Простодушный и легковерный, он всегда давал себя обманывать, потому что никогда не хотел допустить лжи в человеке.

Всякая прекрасная, возвышенная идея запаляла его и уносила так, что часто не видя её отрицательных или утопических сторон, загонял себя слишком далеко. Более благородной души найти было трудно – но менее созданной для осуществления запутанной задачи.

Павел с великим скрипом вбежал вниз к ксендзу Стружки, который, как раз окружённый разбросанными по всей своей убогой избе книжками, работал с великим запалом над каким-то трактатом возобновлённых языческих ошибок. Он был так погружён в поиск и мысли, что не слышал ни скрипа двери, ни громкого Laudetur, которым его Павел приветствовал. Слуга прелата должен был потянуть его за рукав. Это его испугало. Взглянув на лицо Павла, он крикнул:

– Что случилось?

– Ничего ещё, слава Богу, не случилось, – отпарировал Павел, – но ксендз-прелат очень, очень срочно просит к себе…

– Болен?

– Нет, но чем-то раздражён.

Перескакивая через книги, разложенные на полу, ксендз

Стружка сорвался тут же бежать. На пороге припомнил о необходимом уже в эти минуты носовом платке, за которым должен был бегать, ища его и разбрасывая всё, потому что он был прижат под каким-то большим фолиантом. Наконец они вышли и Павел сам уже закрыл дверь, потому что хозяин об этом не подумал. В течении этого времени прелат немного остыл, сидел более спокойный, но всё же ещё оживлённый и уже совсем разбуженный от своей дремоты.

– Что же случилось? Что за счастье, – воскликнул с порога входящий, – что я мог понадобиться ксендзу-прелату?

– Садись-ка, садись, успокойся, – ответил больной старец, – дело действительно очень большой важности, но ты, мой ксендз-каноник, что больше общаешься с ангелами, чем с людьми, вроде бы можешь быть в том полезен. Всегда, по крайней мере, сможешь посоветовать.

Ксендз Стружка придвинулся с креслом.

– Я должен говорить медленно, – продолжал далее прелат, – мне не хватает дыхания, но постепенно всё расскажу тебе. Дай мне совет. Я бы положился на твоё сердце, на голову не могу. Ты святой человек, а тут человеческий горшок слепить нужно… а не святые горшки лепят…

Он вздохнул.

– Только слушай. Я старый, больной, чувствую, что в любую минуту может прийти освобождение… пробьёт последний час. Не хочу с собой уносить на тот свет бремени не исполненного долга.

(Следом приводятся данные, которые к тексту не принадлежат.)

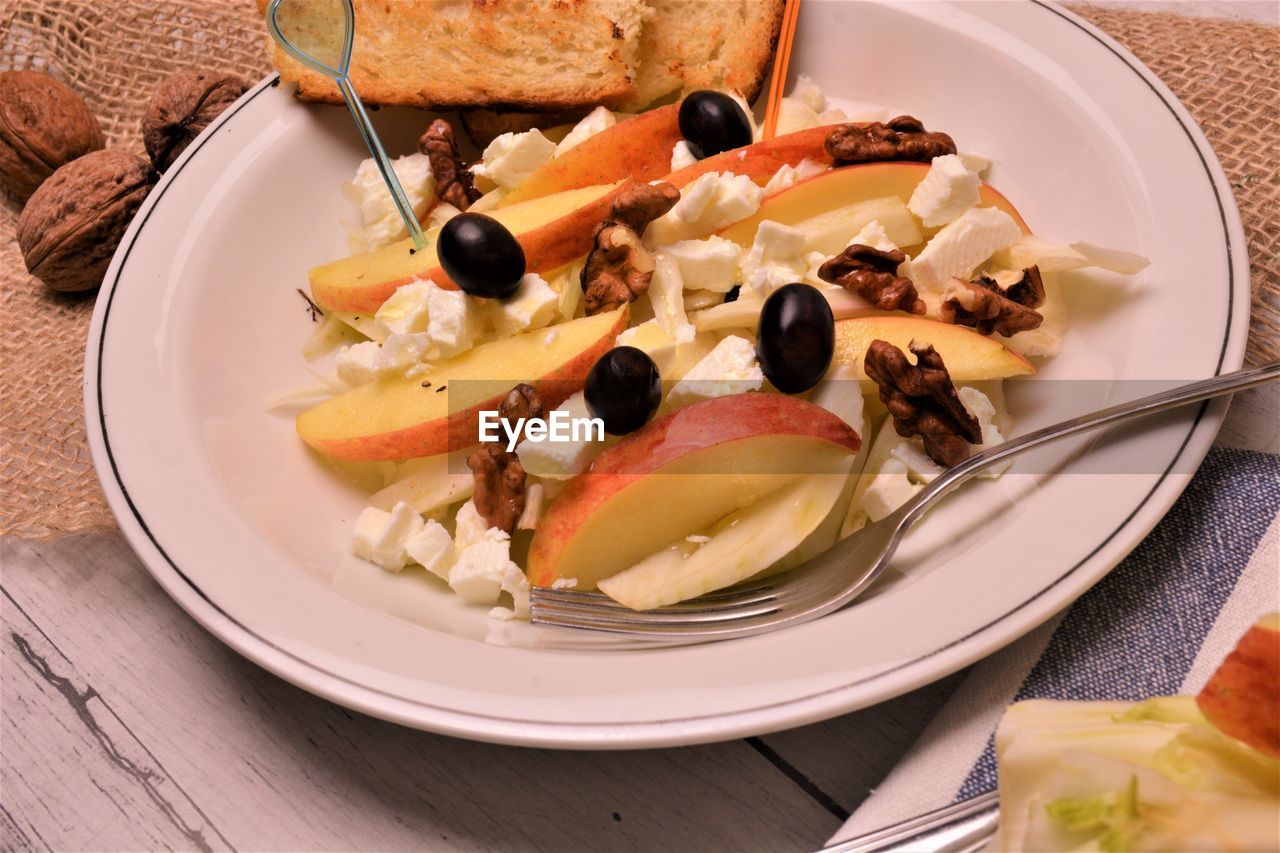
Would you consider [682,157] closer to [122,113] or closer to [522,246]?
[522,246]

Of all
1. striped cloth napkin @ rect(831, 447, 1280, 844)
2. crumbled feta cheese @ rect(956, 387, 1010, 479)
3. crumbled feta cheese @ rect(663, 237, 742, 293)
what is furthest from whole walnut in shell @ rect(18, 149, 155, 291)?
striped cloth napkin @ rect(831, 447, 1280, 844)

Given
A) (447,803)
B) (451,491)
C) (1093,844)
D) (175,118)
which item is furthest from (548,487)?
(175,118)

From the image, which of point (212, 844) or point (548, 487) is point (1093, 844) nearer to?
point (548, 487)

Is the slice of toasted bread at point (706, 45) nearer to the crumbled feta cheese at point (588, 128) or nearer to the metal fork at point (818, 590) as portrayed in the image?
the crumbled feta cheese at point (588, 128)

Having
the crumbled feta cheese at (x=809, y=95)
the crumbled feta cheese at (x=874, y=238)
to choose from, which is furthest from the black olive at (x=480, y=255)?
the crumbled feta cheese at (x=809, y=95)

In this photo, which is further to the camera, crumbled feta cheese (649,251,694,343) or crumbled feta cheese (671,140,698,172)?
crumbled feta cheese (671,140,698,172)

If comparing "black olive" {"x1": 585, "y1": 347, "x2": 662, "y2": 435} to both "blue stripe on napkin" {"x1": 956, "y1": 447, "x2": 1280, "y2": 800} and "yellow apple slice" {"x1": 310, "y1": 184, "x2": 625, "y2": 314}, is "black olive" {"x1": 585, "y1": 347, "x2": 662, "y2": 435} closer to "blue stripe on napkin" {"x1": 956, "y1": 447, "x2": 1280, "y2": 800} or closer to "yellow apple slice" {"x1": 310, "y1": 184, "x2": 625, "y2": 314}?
"yellow apple slice" {"x1": 310, "y1": 184, "x2": 625, "y2": 314}
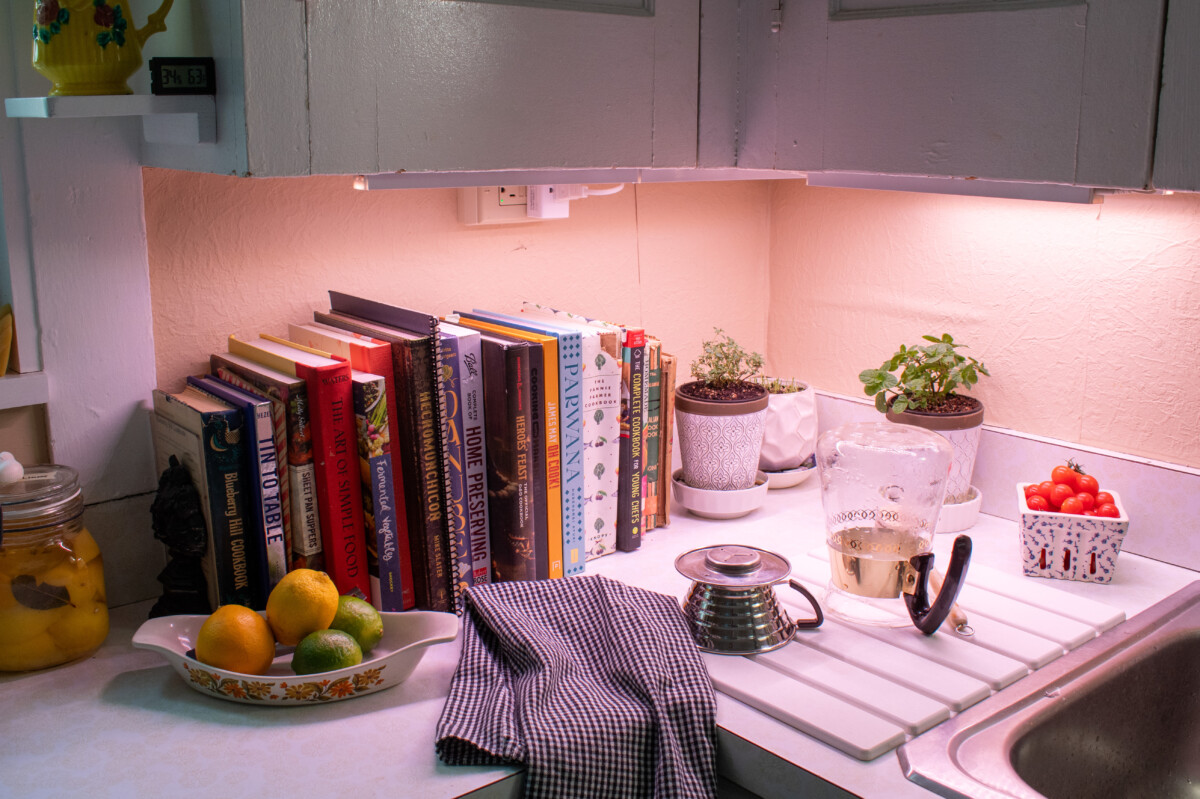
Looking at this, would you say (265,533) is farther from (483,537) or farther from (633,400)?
(633,400)

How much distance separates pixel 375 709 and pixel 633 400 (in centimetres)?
56

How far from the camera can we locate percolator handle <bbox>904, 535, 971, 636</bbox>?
115cm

В особенных обстоятельствах некая умирающая особа доверила мне весьма деликатное дело. Я не мог исполнить её воли… а, наверное, сам уже не справлюсь. С людьми я порвал, знаю их не много, выбора сделать не сумею, а долг мой на кого-нибудь достойного, не рассеянного, как ты, более холодного, чем ты, я должен сдать.

Ксендз Стружка задумался.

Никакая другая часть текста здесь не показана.